Pick up the post about ITT Rayonier v. Bell and adverse possession right after its last sentence, and keep writing it.

- Selected text:
▼
ITT Rayonier, Inc. v. Bell was the first Washington Supreme Court review of an adverse possession case after Chaplin v. Sanders. [1] In ITT Rayonier the Supreme Court told the Division II appellate court that they really didn’t “phone in” the Chaplin opinion; its a holding for which … they care. [2]

You see the appellate court on discretionary review of a partial summary judgment ruling decided that there were three (3) reasons why houseboat owner Arthur Bell failed in his mission to take an isolated portion of land away from timber company ITT Rayonier.

The Division II Court of Appeals could have decided that it only needed to determine that Bell’s claim did not have sufficient supporting indicia to recognize adverse possession. [3]

Also and and or (AKA – “and/or”), the Division II Court of Appeals could have confirmed that Bell had not been exclusive in his use because there were other houseboat owners other than himself who also used the land and he admitted in deposition that he wouldn’t have attempted to exclude others who may have attempted to use the land if those others had presented themselves.

But instead of leaving good enough alone perhaps not only because of confusion but also because Bell was a douche, the Division II appellate court decided to put out a secondary rationale which flew in the face of Chaplin. Sure enough, Bell decided to take the bait and so he went hat in hand head on platter to the Washington Supreme Court requesting and receiving review. [4]

Here is the argument straight from the lower appellate court:

Even if we were to hold that there was a fact issue on the element of exclusivity, we would be inclined to affirm the trial court. … As we have observed above, another element of adverse possession is that the party seeking to acquire title to land by adverse possession must possess the land under a good faith claim of right. … We are not unmindful of the fairly recent case of Chaplin v. Sanders … where our Supreme Court overruled a long line of Washington cases and indicated that “[t]he ‘hostility/claim of right’ element of adverse possession requires only that the claimant treat the land as his own against the world throughout the statutory period”, and that the claimant’s “subjective belief regarding his true interest in the land and his intent to dispossess or not dispossess another is irrelevant to this determination.” … However, we observe also that the Chaplin court did not indicate that the good faith of the possessor is a question that can only be answered by making a judgment about the actor’s subjective belief. Although a person’s objective acts may shed light on the person’s state of mind, good faith is essentially a state of mind. In a case where a possessor of land concedes that he had no interest in the land and no claim of right, it defies logic to ignore his pronouncement about his subjective beliefs. [5]

Well, a year a month and three days later the Washington Supreme Court took down both Arty Bell and the Division II Court of Appeals.
▲
[Items from a data source]
▼
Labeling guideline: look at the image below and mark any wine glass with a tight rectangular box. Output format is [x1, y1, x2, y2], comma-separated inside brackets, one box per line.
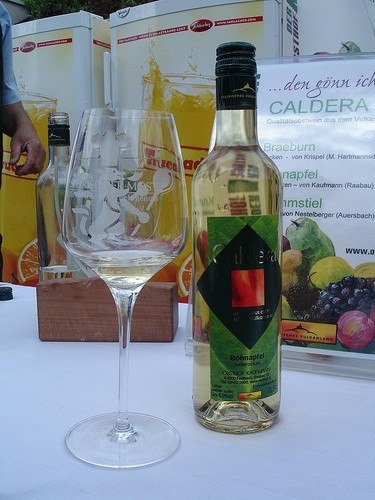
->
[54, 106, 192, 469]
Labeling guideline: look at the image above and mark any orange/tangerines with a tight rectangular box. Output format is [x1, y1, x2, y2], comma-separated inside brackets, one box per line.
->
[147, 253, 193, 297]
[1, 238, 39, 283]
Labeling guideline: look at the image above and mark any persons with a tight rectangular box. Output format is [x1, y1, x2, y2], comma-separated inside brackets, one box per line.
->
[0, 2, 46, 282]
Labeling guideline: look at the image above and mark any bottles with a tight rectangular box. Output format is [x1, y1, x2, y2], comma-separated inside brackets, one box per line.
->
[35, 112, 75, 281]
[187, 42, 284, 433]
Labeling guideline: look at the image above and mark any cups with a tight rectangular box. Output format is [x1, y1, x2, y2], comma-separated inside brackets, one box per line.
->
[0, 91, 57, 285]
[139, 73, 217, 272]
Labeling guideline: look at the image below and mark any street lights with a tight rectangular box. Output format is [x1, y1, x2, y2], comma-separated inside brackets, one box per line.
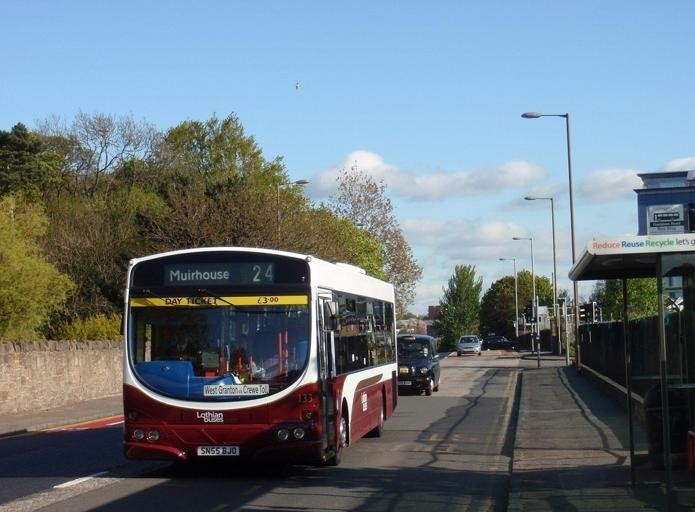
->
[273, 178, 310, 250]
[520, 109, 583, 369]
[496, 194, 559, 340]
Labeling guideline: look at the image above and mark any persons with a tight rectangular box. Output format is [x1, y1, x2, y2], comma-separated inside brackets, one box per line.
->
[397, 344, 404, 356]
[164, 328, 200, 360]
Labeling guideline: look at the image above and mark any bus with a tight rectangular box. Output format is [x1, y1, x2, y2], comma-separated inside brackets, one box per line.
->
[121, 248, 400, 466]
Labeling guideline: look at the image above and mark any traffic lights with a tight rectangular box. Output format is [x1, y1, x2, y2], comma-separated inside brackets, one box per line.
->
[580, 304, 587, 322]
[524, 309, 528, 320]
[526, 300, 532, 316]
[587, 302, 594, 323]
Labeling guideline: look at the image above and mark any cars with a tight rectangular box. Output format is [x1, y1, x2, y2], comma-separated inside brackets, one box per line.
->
▲
- Answer below:
It reminded that court that the Chaplin court “unanimously held that the adverse possessor’s “subjective belief whether the land possessed is or is not his own and his intent to disposes or not disposes another are irrelevant to a finding of hostility.”

The Supreme Court then expressly quoted: “the doctrine of adverse possession was formulated at law to protect both those who knowingly appropriated the land of others, and those who honestly held the property in the belief that it was their own. 3 Am.Jur.2d Adverse Possession § 142 (1986).” [6]

So, how was the case then disposed?

Why certainly choking it based on Bell’s failure to demonstrate exclusive use.

Oh my gosh, give me a break. You mean to tell me that the high court had a chance to strangle this thing based on insufficiency and decided not to?

Of course it did. It need to demonstrate some judicial constraint.

So, to make sure that no hapless goof like Bell wouldn’t fluke his way through, the timber industry went to the legislature to prevent this kind of nonsense from happening again.

Nine years later, anyone who attempts to take away “forestland” would need to make no less than $50,000 worth of improvements. [7]

Heck, for that kind of money Bell might just be able to afford a two seater for his outhouse!

To do your best to assure that you don’t clean your own shorts in an boundary dispute with your neighbor, first take Justice Smiles’ Initial Assessment [HERE].

[1] 112 Wn.2d 754 . 774 P.2d 6 (1989).

[2] See [HERE].

[3] See 51 Wn.App. 124, 752 P.2d 398 (1988) [HERE]. Facts supporting adverse possession in this secluded where the houseboat had been tied to a couple of trees had only been (1) some gardening; (2) two woodsheds – 1 abandoned and one later built; (3) an outhouse; and a (4) partially constructed sauna.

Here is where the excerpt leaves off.